Review by George Allan (August 1980)
Youth Action Theatre's presentations are always stimulating, but over the years that I have been reviewing them, none has had a greater impact than last week's production, at Craig Hall, Teddington, of Lanford Wilson's The Rimers of Eldritch.
The strange portrait of a virtually dead town in the Middle West of the United States, uses a collage technique that, in inexperienced hands, could lead to utter confusion for the audience - but Eric Yardley's control fo YAT's young players was so sure and unobtrusively pervasive, that the total effect was clarity itself.
What was even more remarkable was that the cast - and it was a very large one - was on stage for the whole of the play, and scenic changes were achieved with a minimum of lighting effects, but a maximum of dramatic effect, by sheer force of acting ability.
Among the many very fine performances, I must single out the Greek-chorus-style deliveries of Debbie Lane and Antonia Cunningham, whose thread of gossip about the cafe owner, Cora, who has taken a teenage lover, Walter, binds the whole disperate play together. These two were brilliant, and Charlotte Goddard as Cora brought a ring of truth to her part.

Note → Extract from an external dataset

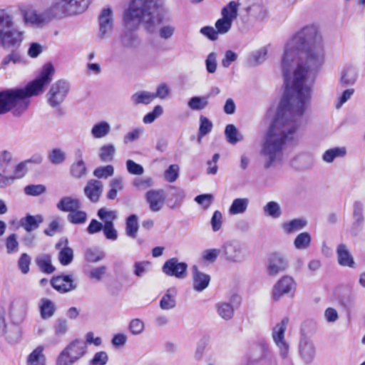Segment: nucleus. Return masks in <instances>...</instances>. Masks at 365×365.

The ill-fated calf-love affair between Robert Conklin and Eva Jackson, a crippled girl, played by Guy Taylor and Vickie Smith, had all the seeds of genuine tragedy in it. While David Richmond, as Skelly Manor, the town's misfit hermit, achieved real power in his great monologue in the second act
One more performance demands notice, that of the edlerly, confused Mary Winrod, played with delicate restraint and a quiet puzzlement by Pam Browne.
What a superb piece of work this was - and it was preceded by one of Wilson's virtuosic short pieces - Wandering - in which Alan Ball as He, Sarah Holm as She and Kevin Lewis as Him trace Him's life, through a series of flashbacks in a jumbled time order. The three actors performed it, as demanded by the author, at tremendous pace.